“This is an example of a simple intervention that doesn’t require much but achieves a lot” — Mr Lundi Ncana (HTA Programme Manager, Eastern Cape Department of Health)
Sex workers in South Africa continue to experience stigma and discrimination in society, which has many negative outcomes, including impacting negatively on health, and health-seeking behaviour. The launch of the SA National Sex Worker HIV Plan in 20161 (hereafter referred to as the National Sex Worker Plan) signalled a commitment to address sex workers health through an integrated, human rights-based approach which places a firm emphasis on community-led services. The Plan set a target of 70 000 sex workers to be reached between 2016 and 2019, over half of the estimated 153 000 sex workers in South Africa2.
Against this background, the Sex Workers Education and Advocacy Task Force (SWEAT), with the support of UNFPA, piloted a low-cost, integrated, community-based sex worker model in the Lukanji sub-district, situated in the Chris Hani District, Eastern Cape, between July and December 2017.
The model, if scaled-up, especially in similar moderate-density settings, has the potential to considerably increase the number of sex workers reached with services, in a low-cost and sustainable fashion. It is estimated that if the project was replicated in 20 towns, that an additional 10 000 sex workers could be reached with services per year.
The model is illustrated in the diagram below. A peer education package, aligned with the SA National Sex Worker HIV Plan, is at the centre of the response. Components which are necessary to support the implementation of the peer education package are: clinic engagement and sensitisation; coordination and management; training and support; monitoring and evaluation; and costing.
Peer education package: The peer education package involves a small team of sex worker peer educators, led by a sex worker peer leader or site coordinator. The team provides outreach to sex workers, refers them to clinics (and accompanies them if necessary), and facilitates Creative Space workshops.
Coordination: The project was supported and coordinated by the Chris Hani District Health Department, who introduced the project to the district. The project was also endorsed after being introduced to the Eastern Cape Department of Health. Project staff submitted statistics to the District Health Department on a monthly basis, and attended multi-sectoral coordination meetings on a quarterly basis.
Training: The peer educators received training from SWEAT, based on the training provided for peer educators in the Global Fund sex worker programme (under Principal Recipient NACOSA), with slight modifications. In addition, the team received supervision at least monthly by SWEAT’s Eastern Cape Area Manager. It is highly recommended that similar projects invest in the learning and development of sex worker peer educators.
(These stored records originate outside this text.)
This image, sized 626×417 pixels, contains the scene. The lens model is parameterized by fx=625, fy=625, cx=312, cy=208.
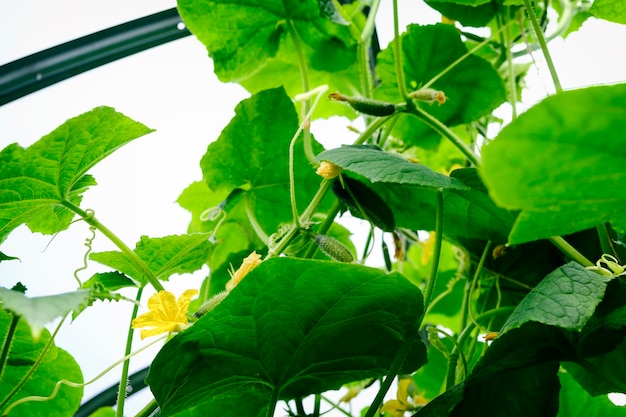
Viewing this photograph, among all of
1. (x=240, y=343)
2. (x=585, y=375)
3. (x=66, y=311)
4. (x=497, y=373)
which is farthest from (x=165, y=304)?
(x=585, y=375)

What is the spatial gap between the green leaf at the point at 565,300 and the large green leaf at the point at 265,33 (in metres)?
0.51

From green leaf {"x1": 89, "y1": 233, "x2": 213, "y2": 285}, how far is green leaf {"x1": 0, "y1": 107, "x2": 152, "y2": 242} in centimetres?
9

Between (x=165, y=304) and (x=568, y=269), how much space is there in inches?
13.4

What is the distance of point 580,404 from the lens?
0.76 m

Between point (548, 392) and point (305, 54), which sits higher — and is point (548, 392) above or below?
below

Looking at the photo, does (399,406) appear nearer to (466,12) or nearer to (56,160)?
(56,160)

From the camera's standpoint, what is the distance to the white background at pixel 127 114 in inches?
53.0

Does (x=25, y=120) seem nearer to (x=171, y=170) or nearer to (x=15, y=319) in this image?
(x=171, y=170)

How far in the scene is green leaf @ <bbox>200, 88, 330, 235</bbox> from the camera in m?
0.85

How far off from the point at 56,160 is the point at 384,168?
309 mm

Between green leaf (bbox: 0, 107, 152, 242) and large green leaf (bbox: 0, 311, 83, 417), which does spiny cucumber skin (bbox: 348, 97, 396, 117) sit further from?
large green leaf (bbox: 0, 311, 83, 417)

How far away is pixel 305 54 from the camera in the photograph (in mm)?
985

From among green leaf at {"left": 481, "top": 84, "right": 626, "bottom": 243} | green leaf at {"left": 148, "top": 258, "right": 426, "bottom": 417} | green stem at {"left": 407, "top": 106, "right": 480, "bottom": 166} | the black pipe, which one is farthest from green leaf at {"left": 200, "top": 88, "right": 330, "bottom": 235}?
the black pipe

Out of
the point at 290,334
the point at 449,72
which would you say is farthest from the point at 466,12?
the point at 290,334
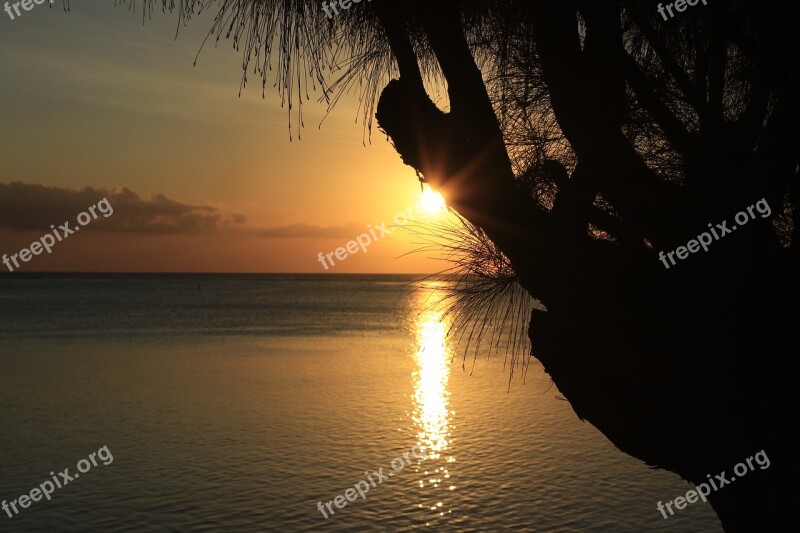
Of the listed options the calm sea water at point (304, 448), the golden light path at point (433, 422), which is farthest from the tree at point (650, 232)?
the golden light path at point (433, 422)

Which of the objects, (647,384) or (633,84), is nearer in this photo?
(647,384)

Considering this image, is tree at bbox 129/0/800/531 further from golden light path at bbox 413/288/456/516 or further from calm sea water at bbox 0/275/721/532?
golden light path at bbox 413/288/456/516

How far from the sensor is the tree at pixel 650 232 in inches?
107

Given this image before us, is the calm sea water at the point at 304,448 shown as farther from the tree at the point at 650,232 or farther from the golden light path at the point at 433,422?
the tree at the point at 650,232

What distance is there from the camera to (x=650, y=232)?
10.2 feet

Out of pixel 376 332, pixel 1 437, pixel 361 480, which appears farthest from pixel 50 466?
pixel 376 332

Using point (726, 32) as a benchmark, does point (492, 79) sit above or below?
above

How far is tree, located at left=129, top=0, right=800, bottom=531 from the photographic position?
8.95 feet

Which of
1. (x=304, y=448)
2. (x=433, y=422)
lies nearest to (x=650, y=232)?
(x=304, y=448)

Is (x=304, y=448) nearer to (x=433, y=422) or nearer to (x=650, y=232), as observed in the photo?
(x=433, y=422)

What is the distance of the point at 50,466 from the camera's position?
16.6m

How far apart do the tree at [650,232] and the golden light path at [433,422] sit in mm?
3056

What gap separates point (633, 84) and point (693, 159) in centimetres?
44

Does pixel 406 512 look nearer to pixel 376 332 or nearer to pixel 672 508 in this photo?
pixel 672 508
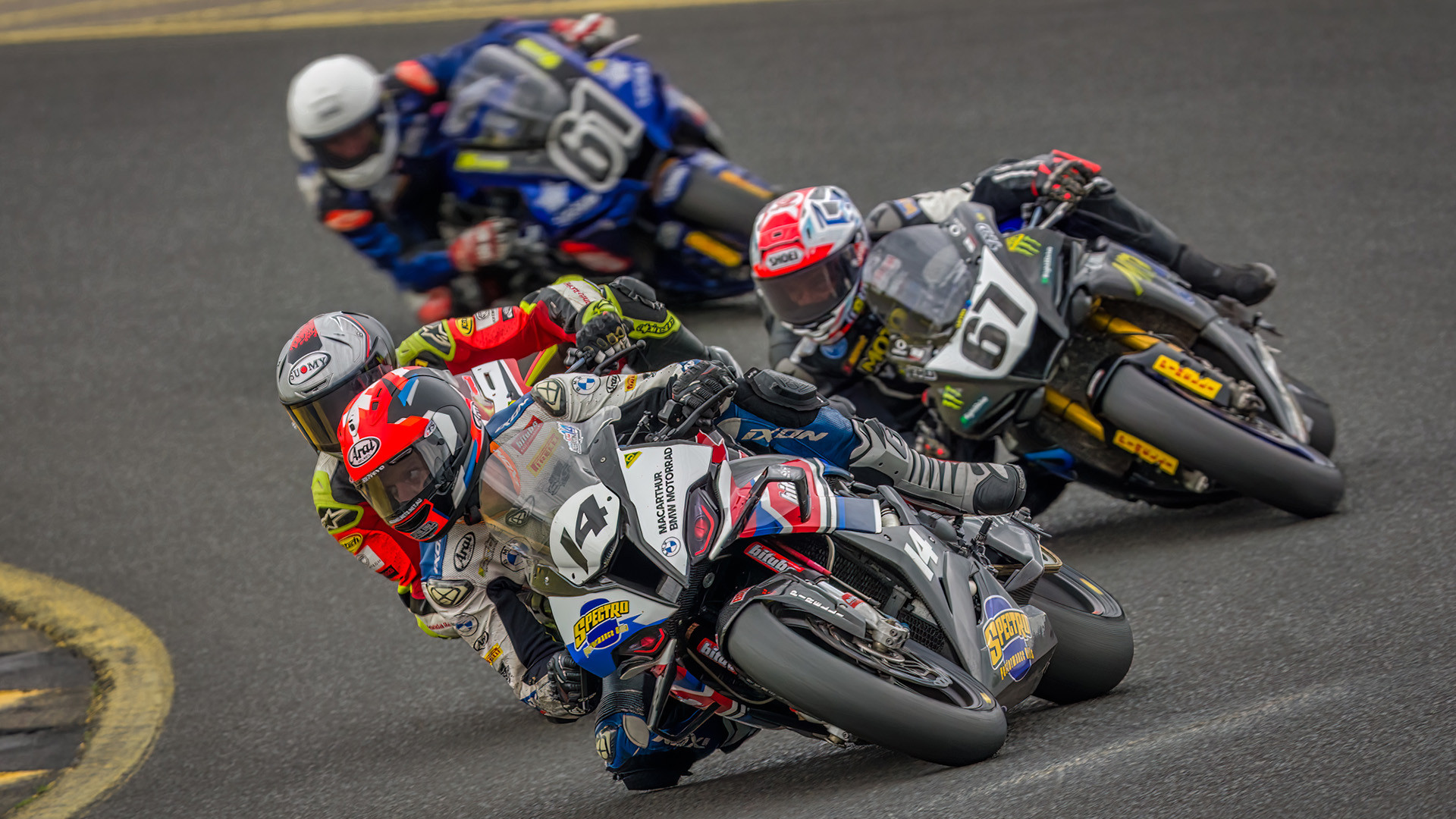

Clinic engagement and sensitisation: The project collaborated closely with local health facilities. Ways of enhancing collaboration included: the peer education team giving health talks to patients; clinic staff attending Creative Space workshops to give talks and conduct health screening; and formal sensitisation workshops for facility staff and other local stakeholders. Where there was a decrease in stigmatising attitudes from health facility staff, there was also an improvement in sex workers’ readiness to access health facilities, and consequently, an improvement in their health status.
Monitoring and evaluation: Monitoring focused on providing individualised health support and advice to sex workers. Monitoring and evaluation tools enabled the peer education team to keep track of each beneficiary’s health status over time.
Costing: While the model is not resource-intensive, it is important that the essential costing elements, described in this report, are included when budgeting.
The low-cost integrated model has great potential for scale-up to other locations in South Africa, especially, but not limited to, towns outside of the large metropolitan areas. The model can thus address the current gap in services for sex workers in moderate density settings, suitable for “Tier 3” interventions as described in the National Sex Work Plan, ie. where parallel or specialised clinical services are not justified or feasible. In addition, the model has potential for replication not just for sex workers, but also for other key and vulnerable populations who face barriers to accessing health care.